## Work to complete
1. List every thing that the Growing Resilient session text says resiliency is not about.
2. Write the next part of the Growing Resilient session text, picking up after its final sentence.

---- Text section

Growing Resilient – Session 6

Growing Resilient – Session 6

Challenging Beliefschallenge beliefs

Before we get to challenging beliefs, let’s review:

Resiliency is that ability to get through life’s challenges effectively and come out stronger, healthier.

Resiliency is NOT about being unrealistically optimistic, or about withholding your thoughts and feelings, or about becoming hardened, or about changing other people.

Resiliency IS about self-awareness. (Self-awareness is the key to all real growth.) Resiliency IS about healthy, constructive, flexible, accurate thoughts & responses, purposeful action, empathy for self and for others, realistic hope, about growing confidence, and about finding connection with our fellow travelers.

One tool we can employ daily in our quest to grow stronger is ABC. In any event, positive or negative, the “A” is the activating event – the trigger, challenge, or adversity – the who, what, when, where. The “B” is belief, those thoughts that come automatically, in the moment, the things you say to yourself about the “A”, and they often go unnoticed. These can be productive or unproductive; we really want to take hold of these and examine them objectively. The “C” is the consequence – your feelings, emotions, reactions. If we take hold of our thoughts and make them subject to Truth, then we can change our unhelpful feelings, emotions, and reactions to be helpful, productive effective in leveraging the positive changes we want to make in our lives.

Another tool we can employ daily in our quest to grow stronger is to recognize our faulty thinking habits, those “B”s that lead us astray. We do that by employing disputation “D”, becoming good detectives, taking a step back and looking for evidence, allowing that evidence to lead us to the truth, and then choosing verifiable, effective thought, “E”.

--------
---- Provided data

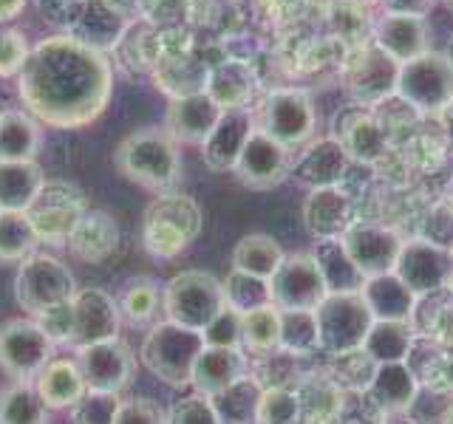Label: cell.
Here are the masks:
<instances>
[{
	"label": "cell",
	"mask_w": 453,
	"mask_h": 424,
	"mask_svg": "<svg viewBox=\"0 0 453 424\" xmlns=\"http://www.w3.org/2000/svg\"><path fill=\"white\" fill-rule=\"evenodd\" d=\"M111 91L113 65L108 54L68 32L35 42L18 74L23 110L60 131L96 122L111 102Z\"/></svg>",
	"instance_id": "1"
},
{
	"label": "cell",
	"mask_w": 453,
	"mask_h": 424,
	"mask_svg": "<svg viewBox=\"0 0 453 424\" xmlns=\"http://www.w3.org/2000/svg\"><path fill=\"white\" fill-rule=\"evenodd\" d=\"M113 167L142 190L173 193L181 181V145L165 127H142L117 145Z\"/></svg>",
	"instance_id": "2"
},
{
	"label": "cell",
	"mask_w": 453,
	"mask_h": 424,
	"mask_svg": "<svg viewBox=\"0 0 453 424\" xmlns=\"http://www.w3.org/2000/svg\"><path fill=\"white\" fill-rule=\"evenodd\" d=\"M202 207L190 195L181 193H162L156 195L145 209V223H142V240L153 258L170 261L188 249L202 232Z\"/></svg>",
	"instance_id": "3"
},
{
	"label": "cell",
	"mask_w": 453,
	"mask_h": 424,
	"mask_svg": "<svg viewBox=\"0 0 453 424\" xmlns=\"http://www.w3.org/2000/svg\"><path fill=\"white\" fill-rule=\"evenodd\" d=\"M204 351V334L190 331L176 322H153L142 343L139 357L148 371L170 388H188L193 379V365Z\"/></svg>",
	"instance_id": "4"
},
{
	"label": "cell",
	"mask_w": 453,
	"mask_h": 424,
	"mask_svg": "<svg viewBox=\"0 0 453 424\" xmlns=\"http://www.w3.org/2000/svg\"><path fill=\"white\" fill-rule=\"evenodd\" d=\"M77 294V280L71 269L49 252H32L18 263L14 275V297L23 311L32 317H42L46 311L71 303Z\"/></svg>",
	"instance_id": "5"
},
{
	"label": "cell",
	"mask_w": 453,
	"mask_h": 424,
	"mask_svg": "<svg viewBox=\"0 0 453 424\" xmlns=\"http://www.w3.org/2000/svg\"><path fill=\"white\" fill-rule=\"evenodd\" d=\"M224 308V286L216 275L188 269L170 277L162 289V311L170 322L190 331H204Z\"/></svg>",
	"instance_id": "6"
},
{
	"label": "cell",
	"mask_w": 453,
	"mask_h": 424,
	"mask_svg": "<svg viewBox=\"0 0 453 424\" xmlns=\"http://www.w3.org/2000/svg\"><path fill=\"white\" fill-rule=\"evenodd\" d=\"M403 102L417 113H445L453 105V60L445 51H425L400 65L396 91Z\"/></svg>",
	"instance_id": "7"
},
{
	"label": "cell",
	"mask_w": 453,
	"mask_h": 424,
	"mask_svg": "<svg viewBox=\"0 0 453 424\" xmlns=\"http://www.w3.org/2000/svg\"><path fill=\"white\" fill-rule=\"evenodd\" d=\"M255 127H261L289 150L311 141L318 127V110L311 96L301 88H273L252 108Z\"/></svg>",
	"instance_id": "8"
},
{
	"label": "cell",
	"mask_w": 453,
	"mask_h": 424,
	"mask_svg": "<svg viewBox=\"0 0 453 424\" xmlns=\"http://www.w3.org/2000/svg\"><path fill=\"white\" fill-rule=\"evenodd\" d=\"M54 339L35 317H14L0 322V371L14 382H35L54 360Z\"/></svg>",
	"instance_id": "9"
},
{
	"label": "cell",
	"mask_w": 453,
	"mask_h": 424,
	"mask_svg": "<svg viewBox=\"0 0 453 424\" xmlns=\"http://www.w3.org/2000/svg\"><path fill=\"white\" fill-rule=\"evenodd\" d=\"M320 348H329L334 353L363 348L368 331L374 325V314L368 308L363 292H343L329 294L315 308Z\"/></svg>",
	"instance_id": "10"
},
{
	"label": "cell",
	"mask_w": 453,
	"mask_h": 424,
	"mask_svg": "<svg viewBox=\"0 0 453 424\" xmlns=\"http://www.w3.org/2000/svg\"><path fill=\"white\" fill-rule=\"evenodd\" d=\"M326 297V280L315 254H287L269 277V300L278 311H315Z\"/></svg>",
	"instance_id": "11"
},
{
	"label": "cell",
	"mask_w": 453,
	"mask_h": 424,
	"mask_svg": "<svg viewBox=\"0 0 453 424\" xmlns=\"http://www.w3.org/2000/svg\"><path fill=\"white\" fill-rule=\"evenodd\" d=\"M85 198L68 181H49L42 184L37 201L26 212L35 232L46 244H68L71 232L77 230L80 218L85 216Z\"/></svg>",
	"instance_id": "12"
},
{
	"label": "cell",
	"mask_w": 453,
	"mask_h": 424,
	"mask_svg": "<svg viewBox=\"0 0 453 424\" xmlns=\"http://www.w3.org/2000/svg\"><path fill=\"white\" fill-rule=\"evenodd\" d=\"M119 325H122L119 303L111 292L99 286H88V289H77V294L71 297L68 345L74 351L85 345L105 343V339H117Z\"/></svg>",
	"instance_id": "13"
},
{
	"label": "cell",
	"mask_w": 453,
	"mask_h": 424,
	"mask_svg": "<svg viewBox=\"0 0 453 424\" xmlns=\"http://www.w3.org/2000/svg\"><path fill=\"white\" fill-rule=\"evenodd\" d=\"M295 167V150L280 145L261 127H252L244 150H241L238 162L233 167L235 178L252 190H269L292 173Z\"/></svg>",
	"instance_id": "14"
},
{
	"label": "cell",
	"mask_w": 453,
	"mask_h": 424,
	"mask_svg": "<svg viewBox=\"0 0 453 424\" xmlns=\"http://www.w3.org/2000/svg\"><path fill=\"white\" fill-rule=\"evenodd\" d=\"M77 365L88 390L94 393H122L134 379V351L125 339H105V343L77 348Z\"/></svg>",
	"instance_id": "15"
},
{
	"label": "cell",
	"mask_w": 453,
	"mask_h": 424,
	"mask_svg": "<svg viewBox=\"0 0 453 424\" xmlns=\"http://www.w3.org/2000/svg\"><path fill=\"white\" fill-rule=\"evenodd\" d=\"M343 249L351 263L360 269L363 277H380L388 269L396 266L403 240L396 238L391 226H382L374 221H354L343 232Z\"/></svg>",
	"instance_id": "16"
},
{
	"label": "cell",
	"mask_w": 453,
	"mask_h": 424,
	"mask_svg": "<svg viewBox=\"0 0 453 424\" xmlns=\"http://www.w3.org/2000/svg\"><path fill=\"white\" fill-rule=\"evenodd\" d=\"M224 117V108L207 91L184 94L170 99L165 113V131L173 136L179 145H198L202 148L216 131V125Z\"/></svg>",
	"instance_id": "17"
},
{
	"label": "cell",
	"mask_w": 453,
	"mask_h": 424,
	"mask_svg": "<svg viewBox=\"0 0 453 424\" xmlns=\"http://www.w3.org/2000/svg\"><path fill=\"white\" fill-rule=\"evenodd\" d=\"M374 46L400 65L417 60L431 51L428 20L417 11H386L374 26Z\"/></svg>",
	"instance_id": "18"
},
{
	"label": "cell",
	"mask_w": 453,
	"mask_h": 424,
	"mask_svg": "<svg viewBox=\"0 0 453 424\" xmlns=\"http://www.w3.org/2000/svg\"><path fill=\"white\" fill-rule=\"evenodd\" d=\"M255 127L252 108H233L224 110L221 122L216 125V131L210 133V139L202 145V162L212 173H233V167L238 162L241 150H244L247 139Z\"/></svg>",
	"instance_id": "19"
},
{
	"label": "cell",
	"mask_w": 453,
	"mask_h": 424,
	"mask_svg": "<svg viewBox=\"0 0 453 424\" xmlns=\"http://www.w3.org/2000/svg\"><path fill=\"white\" fill-rule=\"evenodd\" d=\"M396 74H400V63H394L388 54L372 46L349 68V94L360 105H380L382 99L394 96Z\"/></svg>",
	"instance_id": "20"
},
{
	"label": "cell",
	"mask_w": 453,
	"mask_h": 424,
	"mask_svg": "<svg viewBox=\"0 0 453 424\" xmlns=\"http://www.w3.org/2000/svg\"><path fill=\"white\" fill-rule=\"evenodd\" d=\"M247 374V353L244 348H207L198 353V360L193 365V379L190 385L196 388V393L207 396H219L221 390H226L235 382H241Z\"/></svg>",
	"instance_id": "21"
},
{
	"label": "cell",
	"mask_w": 453,
	"mask_h": 424,
	"mask_svg": "<svg viewBox=\"0 0 453 424\" xmlns=\"http://www.w3.org/2000/svg\"><path fill=\"white\" fill-rule=\"evenodd\" d=\"M127 32H131V20L125 18V11L113 0H88V4H82L77 26L68 34H74L77 40L88 42L99 51H108L119 46Z\"/></svg>",
	"instance_id": "22"
},
{
	"label": "cell",
	"mask_w": 453,
	"mask_h": 424,
	"mask_svg": "<svg viewBox=\"0 0 453 424\" xmlns=\"http://www.w3.org/2000/svg\"><path fill=\"white\" fill-rule=\"evenodd\" d=\"M303 221L306 230L323 238L334 240L337 235H343L351 223V198L332 184V187H311L306 204H303Z\"/></svg>",
	"instance_id": "23"
},
{
	"label": "cell",
	"mask_w": 453,
	"mask_h": 424,
	"mask_svg": "<svg viewBox=\"0 0 453 424\" xmlns=\"http://www.w3.org/2000/svg\"><path fill=\"white\" fill-rule=\"evenodd\" d=\"M35 390L49 410H71L88 393V385L74 357H54L35 376Z\"/></svg>",
	"instance_id": "24"
},
{
	"label": "cell",
	"mask_w": 453,
	"mask_h": 424,
	"mask_svg": "<svg viewBox=\"0 0 453 424\" xmlns=\"http://www.w3.org/2000/svg\"><path fill=\"white\" fill-rule=\"evenodd\" d=\"M117 240H119L117 221H113L108 212L85 209V216L80 218L77 230L71 232L65 246L71 249V254H74L77 261L99 263V261H105L113 249H117Z\"/></svg>",
	"instance_id": "25"
},
{
	"label": "cell",
	"mask_w": 453,
	"mask_h": 424,
	"mask_svg": "<svg viewBox=\"0 0 453 424\" xmlns=\"http://www.w3.org/2000/svg\"><path fill=\"white\" fill-rule=\"evenodd\" d=\"M349 167V155L343 150V145L329 136V139H318L297 155L292 176L309 181L311 187H332L340 178H343Z\"/></svg>",
	"instance_id": "26"
},
{
	"label": "cell",
	"mask_w": 453,
	"mask_h": 424,
	"mask_svg": "<svg viewBox=\"0 0 453 424\" xmlns=\"http://www.w3.org/2000/svg\"><path fill=\"white\" fill-rule=\"evenodd\" d=\"M42 125L23 108L0 113V162H37Z\"/></svg>",
	"instance_id": "27"
},
{
	"label": "cell",
	"mask_w": 453,
	"mask_h": 424,
	"mask_svg": "<svg viewBox=\"0 0 453 424\" xmlns=\"http://www.w3.org/2000/svg\"><path fill=\"white\" fill-rule=\"evenodd\" d=\"M46 184L37 162H0V209L28 212Z\"/></svg>",
	"instance_id": "28"
},
{
	"label": "cell",
	"mask_w": 453,
	"mask_h": 424,
	"mask_svg": "<svg viewBox=\"0 0 453 424\" xmlns=\"http://www.w3.org/2000/svg\"><path fill=\"white\" fill-rule=\"evenodd\" d=\"M334 139L343 145L349 159H357L365 164H374L388 145L386 125H380L374 117H368L363 110H354L351 117H346Z\"/></svg>",
	"instance_id": "29"
},
{
	"label": "cell",
	"mask_w": 453,
	"mask_h": 424,
	"mask_svg": "<svg viewBox=\"0 0 453 424\" xmlns=\"http://www.w3.org/2000/svg\"><path fill=\"white\" fill-rule=\"evenodd\" d=\"M283 249L275 238L269 235H244L233 249V269L235 272H244L250 277L266 280L278 272V266L283 263Z\"/></svg>",
	"instance_id": "30"
},
{
	"label": "cell",
	"mask_w": 453,
	"mask_h": 424,
	"mask_svg": "<svg viewBox=\"0 0 453 424\" xmlns=\"http://www.w3.org/2000/svg\"><path fill=\"white\" fill-rule=\"evenodd\" d=\"M241 348L252 357H266L280 348V311L273 303L241 314Z\"/></svg>",
	"instance_id": "31"
},
{
	"label": "cell",
	"mask_w": 453,
	"mask_h": 424,
	"mask_svg": "<svg viewBox=\"0 0 453 424\" xmlns=\"http://www.w3.org/2000/svg\"><path fill=\"white\" fill-rule=\"evenodd\" d=\"M0 424H49V407L35 382H12L0 390Z\"/></svg>",
	"instance_id": "32"
},
{
	"label": "cell",
	"mask_w": 453,
	"mask_h": 424,
	"mask_svg": "<svg viewBox=\"0 0 453 424\" xmlns=\"http://www.w3.org/2000/svg\"><path fill=\"white\" fill-rule=\"evenodd\" d=\"M224 110L233 108H250L252 96V77L244 65L224 63L219 68L207 71V88H204Z\"/></svg>",
	"instance_id": "33"
},
{
	"label": "cell",
	"mask_w": 453,
	"mask_h": 424,
	"mask_svg": "<svg viewBox=\"0 0 453 424\" xmlns=\"http://www.w3.org/2000/svg\"><path fill=\"white\" fill-rule=\"evenodd\" d=\"M261 388L252 376H244L235 385L221 390L219 396H212V407L221 424H255V413H258L261 402Z\"/></svg>",
	"instance_id": "34"
},
{
	"label": "cell",
	"mask_w": 453,
	"mask_h": 424,
	"mask_svg": "<svg viewBox=\"0 0 453 424\" xmlns=\"http://www.w3.org/2000/svg\"><path fill=\"white\" fill-rule=\"evenodd\" d=\"M117 303L127 325H150L162 311V289L150 277H136L127 283Z\"/></svg>",
	"instance_id": "35"
},
{
	"label": "cell",
	"mask_w": 453,
	"mask_h": 424,
	"mask_svg": "<svg viewBox=\"0 0 453 424\" xmlns=\"http://www.w3.org/2000/svg\"><path fill=\"white\" fill-rule=\"evenodd\" d=\"M40 244L26 212H0V263H20Z\"/></svg>",
	"instance_id": "36"
},
{
	"label": "cell",
	"mask_w": 453,
	"mask_h": 424,
	"mask_svg": "<svg viewBox=\"0 0 453 424\" xmlns=\"http://www.w3.org/2000/svg\"><path fill=\"white\" fill-rule=\"evenodd\" d=\"M320 348L315 311H280V351L292 357H309Z\"/></svg>",
	"instance_id": "37"
},
{
	"label": "cell",
	"mask_w": 453,
	"mask_h": 424,
	"mask_svg": "<svg viewBox=\"0 0 453 424\" xmlns=\"http://www.w3.org/2000/svg\"><path fill=\"white\" fill-rule=\"evenodd\" d=\"M224 303L230 306L238 314H244V311H252L258 306H269V283L266 280H258V277H250L244 272H230L224 283Z\"/></svg>",
	"instance_id": "38"
},
{
	"label": "cell",
	"mask_w": 453,
	"mask_h": 424,
	"mask_svg": "<svg viewBox=\"0 0 453 424\" xmlns=\"http://www.w3.org/2000/svg\"><path fill=\"white\" fill-rule=\"evenodd\" d=\"M117 393H94L88 390L82 399L71 407V424H113L119 410Z\"/></svg>",
	"instance_id": "39"
},
{
	"label": "cell",
	"mask_w": 453,
	"mask_h": 424,
	"mask_svg": "<svg viewBox=\"0 0 453 424\" xmlns=\"http://www.w3.org/2000/svg\"><path fill=\"white\" fill-rule=\"evenodd\" d=\"M32 46L26 42V34L18 28H0V80H18L23 71Z\"/></svg>",
	"instance_id": "40"
},
{
	"label": "cell",
	"mask_w": 453,
	"mask_h": 424,
	"mask_svg": "<svg viewBox=\"0 0 453 424\" xmlns=\"http://www.w3.org/2000/svg\"><path fill=\"white\" fill-rule=\"evenodd\" d=\"M202 334H204L207 348H241V314L224 303L216 320H212Z\"/></svg>",
	"instance_id": "41"
},
{
	"label": "cell",
	"mask_w": 453,
	"mask_h": 424,
	"mask_svg": "<svg viewBox=\"0 0 453 424\" xmlns=\"http://www.w3.org/2000/svg\"><path fill=\"white\" fill-rule=\"evenodd\" d=\"M167 424H221L216 416V407L202 393L184 396L167 410Z\"/></svg>",
	"instance_id": "42"
},
{
	"label": "cell",
	"mask_w": 453,
	"mask_h": 424,
	"mask_svg": "<svg viewBox=\"0 0 453 424\" xmlns=\"http://www.w3.org/2000/svg\"><path fill=\"white\" fill-rule=\"evenodd\" d=\"M113 424H167V410L159 402L145 399V396H139V399L134 396V399L119 402Z\"/></svg>",
	"instance_id": "43"
},
{
	"label": "cell",
	"mask_w": 453,
	"mask_h": 424,
	"mask_svg": "<svg viewBox=\"0 0 453 424\" xmlns=\"http://www.w3.org/2000/svg\"><path fill=\"white\" fill-rule=\"evenodd\" d=\"M37 9L46 14V20L65 28V32H71V28L77 26V18L82 11V4L80 0H37Z\"/></svg>",
	"instance_id": "44"
},
{
	"label": "cell",
	"mask_w": 453,
	"mask_h": 424,
	"mask_svg": "<svg viewBox=\"0 0 453 424\" xmlns=\"http://www.w3.org/2000/svg\"><path fill=\"white\" fill-rule=\"evenodd\" d=\"M428 337L436 339L439 345L453 348V300L436 306V311L428 320Z\"/></svg>",
	"instance_id": "45"
},
{
	"label": "cell",
	"mask_w": 453,
	"mask_h": 424,
	"mask_svg": "<svg viewBox=\"0 0 453 424\" xmlns=\"http://www.w3.org/2000/svg\"><path fill=\"white\" fill-rule=\"evenodd\" d=\"M434 0H386L388 11H417V14H425L431 9Z\"/></svg>",
	"instance_id": "46"
},
{
	"label": "cell",
	"mask_w": 453,
	"mask_h": 424,
	"mask_svg": "<svg viewBox=\"0 0 453 424\" xmlns=\"http://www.w3.org/2000/svg\"><path fill=\"white\" fill-rule=\"evenodd\" d=\"M26 4L28 0H0V23H12L14 18H20Z\"/></svg>",
	"instance_id": "47"
},
{
	"label": "cell",
	"mask_w": 453,
	"mask_h": 424,
	"mask_svg": "<svg viewBox=\"0 0 453 424\" xmlns=\"http://www.w3.org/2000/svg\"><path fill=\"white\" fill-rule=\"evenodd\" d=\"M448 57H450V60H453V37H450V46H448V51H445Z\"/></svg>",
	"instance_id": "48"
},
{
	"label": "cell",
	"mask_w": 453,
	"mask_h": 424,
	"mask_svg": "<svg viewBox=\"0 0 453 424\" xmlns=\"http://www.w3.org/2000/svg\"><path fill=\"white\" fill-rule=\"evenodd\" d=\"M80 4H88V0H80Z\"/></svg>",
	"instance_id": "49"
},
{
	"label": "cell",
	"mask_w": 453,
	"mask_h": 424,
	"mask_svg": "<svg viewBox=\"0 0 453 424\" xmlns=\"http://www.w3.org/2000/svg\"><path fill=\"white\" fill-rule=\"evenodd\" d=\"M450 6H453V0H450Z\"/></svg>",
	"instance_id": "50"
},
{
	"label": "cell",
	"mask_w": 453,
	"mask_h": 424,
	"mask_svg": "<svg viewBox=\"0 0 453 424\" xmlns=\"http://www.w3.org/2000/svg\"><path fill=\"white\" fill-rule=\"evenodd\" d=\"M0 212H4V209H0Z\"/></svg>",
	"instance_id": "51"
}]
</instances>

--------

## Solved problems
1.
- Being unrealistically optimistic
- Withholding your thoughts and feelings
- Becoming hardened
- Changing other people

2.
Another tool we can employ daily in our quest to grow stronger is to know the abilities of resilience so that we can mindfully pursue them. They are emotional regulation, impulse control, empathy, realistic optimism, causal analysis (flexible and accurate thinking in the identification of cause), self-efficacy (confidence), and reaching out (people need people; people change people).

Another tool we can employ daily in our quest to grow stronger is to recognize our icebergs, those deeply held beliefs that may or may not help us to move in the direction we want to go. Sometimes old beliefs no longer serve us and must be chipped away. Other times old beliefs are distorted beliefs and we must allow the Holy Spirit to melt away that which is not of Him. However, sometimes our deeply held beliefs are healthy and helpful, and to recognize them is to grow in self-awareness and to understand at a deeper level the “why” in the choices we make.

I have asked you to look for themes in your thinking and in your beliefs. As we move on to the tool of challenging beliefs, let me take a moment to draw a diagram from a U of Penn lecture on explanatory styles… (yes, I went offline to my scrapbooking program to make this)

challenging beliefs explanatory style
Explanatory Style

When you look back at your “B”s, do you notice a theme of “always always always” and “everything everything everything” and “me me me”? OR equally as unhealthy: “them them them” “never never never” and “everything everything everything”???

If so, be mindful that we want to move toward the right side of thinking – balance.

If not, if you find you are generally balanced, good for you! Keep up the equilibrium!

I want to show you this chart, too. It will help us in challenging beliefs. Sometimes our feelings are properly responding to our thoughts, and so it is worth looking at:

Are you learning anything more about yourself? I’d love to hear from you!

Thus far we have been working on increasing your self-awareness and improving your self-regulation (emotional regulation and impulse control) by learning and practicing your ABC’s, identifying thinking traps, and checking out your icebergs. Examining your thinking habits and deeply held beliefs encourages mental agility, that ability to think flexibly and accurately, and to begin to identify and understand problems in thinking and, by consequence, in communication. Your willingness to try new strategies demonstrates your already existing mental agility! Give yourself a high five!

So here is your next tool: Challenging Beliefs. You have been doing this along the way, but this week I will give you these downloadable exercises.

  1. Chart your ABC’s about an event that was upsetting to you. Here is a sheet I found.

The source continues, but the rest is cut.